San Francisco: Vesuvio

I think Shanon and I may have whimpered a bit when we were dragged past the City Lights bookstore and not allowed to go in.  We just kept staring at the windows as the group pulled on ahead of us.  Once we finally made it across the street to the bar, it was like stepping onto a whole different planet.  And not a pleasant planet at that.  We made our own fun, don’t get me wrong, but this bar had the most god awful service ever and the drinks were just nasty.  A haunt of beatnik writers, it seemed a suitable place for us writer type folks to visit.  And the bar itself was neat – great décor, cozy, a bit rowdy, and from our window view you looked down upon an alleyway filled with writer-ish quotes. 



Meg and Jay headed to the bar to grab everyone drinks while the rest of us tried to find a table.  Up the steep and narrow stairs (can’t be easy for drunks) we finally found an empty table and a table of people about to leave.    We immediately claimed them and started moving the tables together.  A waitress (let’s call her Snotty, shall we?) comes and tells us she needs to be the one to the move the tables because this is her area.  So we take a step back…and she does nothing but disappear. 


When Meg and Jay arrive with drinks she still hasn’t appeared so we move the things ourselves.  Snotty suddenly appears and tells us next time we need to order from her because this is her area so we need to let her take care of things instead of going to the bar ourselves.  Mmmmk.



Chatty and fun times (and stories that will not be repeated) ensue until Meg and I both notice that our drinks are untouched.  We had both ordered absinthe which in the real world is a fabulous drink.  Slightly sweet with only a hint of licorice taste.  What we had gotten instead was a muddled mix of water with licorice flavoring.  It was horrendous.  Meg flags down Snotty and tells her this is unacceptable and Snooty responds with a “what do you want me to do about it?”  Which instantly causes everyone at the table to sit up straighter and Meg to explain that SHE is the one who insisted we go through her instead of just heading to the bar so we were doing what was asked. “Fix it.”

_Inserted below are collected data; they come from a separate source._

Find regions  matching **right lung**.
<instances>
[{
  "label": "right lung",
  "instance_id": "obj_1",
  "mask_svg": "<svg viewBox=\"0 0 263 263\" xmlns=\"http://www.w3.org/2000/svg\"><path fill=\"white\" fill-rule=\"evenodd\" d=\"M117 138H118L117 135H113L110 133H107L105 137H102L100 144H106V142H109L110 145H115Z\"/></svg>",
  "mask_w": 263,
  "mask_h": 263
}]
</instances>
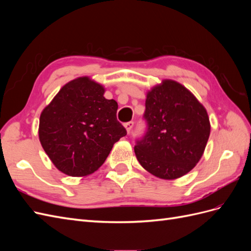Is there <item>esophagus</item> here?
Returning <instances> with one entry per match:
<instances>
[{
    "mask_svg": "<svg viewBox=\"0 0 251 251\" xmlns=\"http://www.w3.org/2000/svg\"><path fill=\"white\" fill-rule=\"evenodd\" d=\"M133 126H134V123H133V121H130V123H126V124H125V127H126V132H127V133H130V132H131V130L133 128Z\"/></svg>",
    "mask_w": 251,
    "mask_h": 251,
    "instance_id": "esophagus-1",
    "label": "esophagus"
}]
</instances>
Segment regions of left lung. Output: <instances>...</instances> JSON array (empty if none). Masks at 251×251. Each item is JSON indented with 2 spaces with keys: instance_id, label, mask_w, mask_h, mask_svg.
I'll use <instances>...</instances> for the list:
<instances>
[{
  "instance_id": "1",
  "label": "left lung",
  "mask_w": 251,
  "mask_h": 251,
  "mask_svg": "<svg viewBox=\"0 0 251 251\" xmlns=\"http://www.w3.org/2000/svg\"><path fill=\"white\" fill-rule=\"evenodd\" d=\"M148 130L134 151L154 176L174 180L191 172L201 159L210 134L206 109L181 83L164 79L147 93Z\"/></svg>"
}]
</instances>
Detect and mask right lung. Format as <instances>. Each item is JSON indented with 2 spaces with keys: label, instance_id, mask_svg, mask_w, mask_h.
I'll list each match as a JSON object with an SVG mask.
<instances>
[{
  "label": "right lung",
  "instance_id": "1",
  "mask_svg": "<svg viewBox=\"0 0 251 251\" xmlns=\"http://www.w3.org/2000/svg\"><path fill=\"white\" fill-rule=\"evenodd\" d=\"M104 88L89 76L58 91L40 117L39 138L55 168L71 177L97 171L126 128L116 118L118 104L104 98Z\"/></svg>",
  "mask_w": 251,
  "mask_h": 251
}]
</instances>
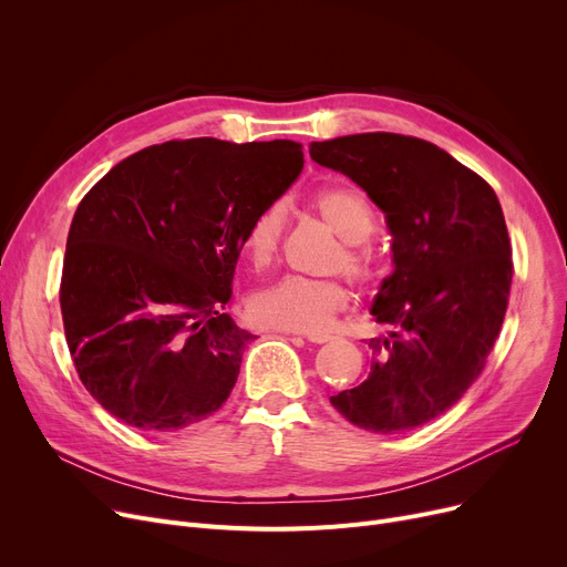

Meg can be exceptionally convincing and Snotty tottered off.  We ordered margaritas (can you really screw that up?) which eventually were delivered to our table.

taken by Shanon

And yes, they sucked.  Watered down margarita mix.  So disappointing.  After the others finished their drinks, we finally decided enough was enough and left.  We did a quick stroll through the quotable alley before calling it a night.